There are many methods that are used to determine whether or not someone has insomnia. Sometimes insomniacs can effectively diagnose themselves but in other instances they may opt to get medical intervention.
This is a guide for persons who want to determine whether or not they have insomnia. The following are possible ways to treat insomnia:
It is important that you re-order your thoughts, learn how to unwind and establish a consistent sleep schedule.
Please Diagnose Me; Am I an Insomniac?
There is no standard way to determine this and being pricked by a lap tech or a medical practitioner will not be able to yield a definitive positive or negative result. There are many different things that your physician may opt to do in order to determine whether or not you are in fact an insomniac.
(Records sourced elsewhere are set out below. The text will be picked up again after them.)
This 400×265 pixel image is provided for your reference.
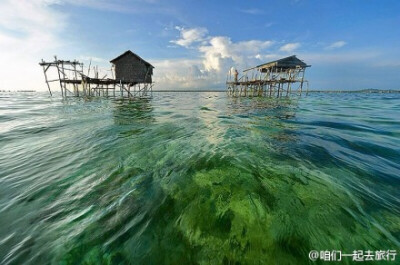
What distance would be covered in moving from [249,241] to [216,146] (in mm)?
3327

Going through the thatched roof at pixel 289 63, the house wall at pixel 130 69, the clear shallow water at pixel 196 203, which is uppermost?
the thatched roof at pixel 289 63

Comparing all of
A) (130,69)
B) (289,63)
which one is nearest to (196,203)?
(289,63)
You may have to give a personal report and you may have to give a blood sample or detail your general sleep patterns ( sleep hygiene.) It is important to note that most of these are usually done before your physician can arrive at some type of diagnosis.
Make a Sleep Diary: This involves writing down your sleep pattern such as the times you go to bed and when you get up. This will provide your physician with worthwhile information.
A sleep inventory is a thorough list of questions about your present physical well being, your medical history and your overall bedtime
Testing Your Blood: Your physician may choose to take blood samples in order to determine whether or not you have an overactive thyroid because there is a strong correlation between this condition and sleeplessness.
Sleep study: This involves consenting to do an EEG for an entire night and your circadian rhythm, the rate of your breathing and your physical responses will be monitored. This does not involve any kind of surgery.
Things you should mention when you go to your physician It is ok to discuss your problem of sleeplessness and you should approach it as you any other health condition. It is very unlikely that during any routine check up the issue of insomnia will be brought up so you may have take the driver’s seat if you want to voice your concern.
Here are some things you may want to ask your physician. It is important that you a clear about your mode of questioning.
Be specific about the problems concerning your insomnia. What exactly is your problem? Is that you experience difficulty going to sleep or is it that you get up many times during the night? Are you getting up before you should?
What is your general bedtime routine? When do you go to bed? When do you get up? Do you sleep during daytime?
Is your bedtime routine consistent or do you repeatedly change it?
When you experience bouts of insomnia, how do you pass the time? Have at any point managed to successfully treat your sleeplessness.
Are you preoccupied with the troubles of life or your everyday activities?
Is your bedroom conducive to sleep. How is your lighting? Is it quiet or noisy?
When did you notice this issue? Is it a recent occurrence or is it ongoing?
Have you changed any aspect of your lifestyle? Is there anything that is taking an emotional toil on you?
How is your health are you suffering from anything that may be contributing to your insomnia?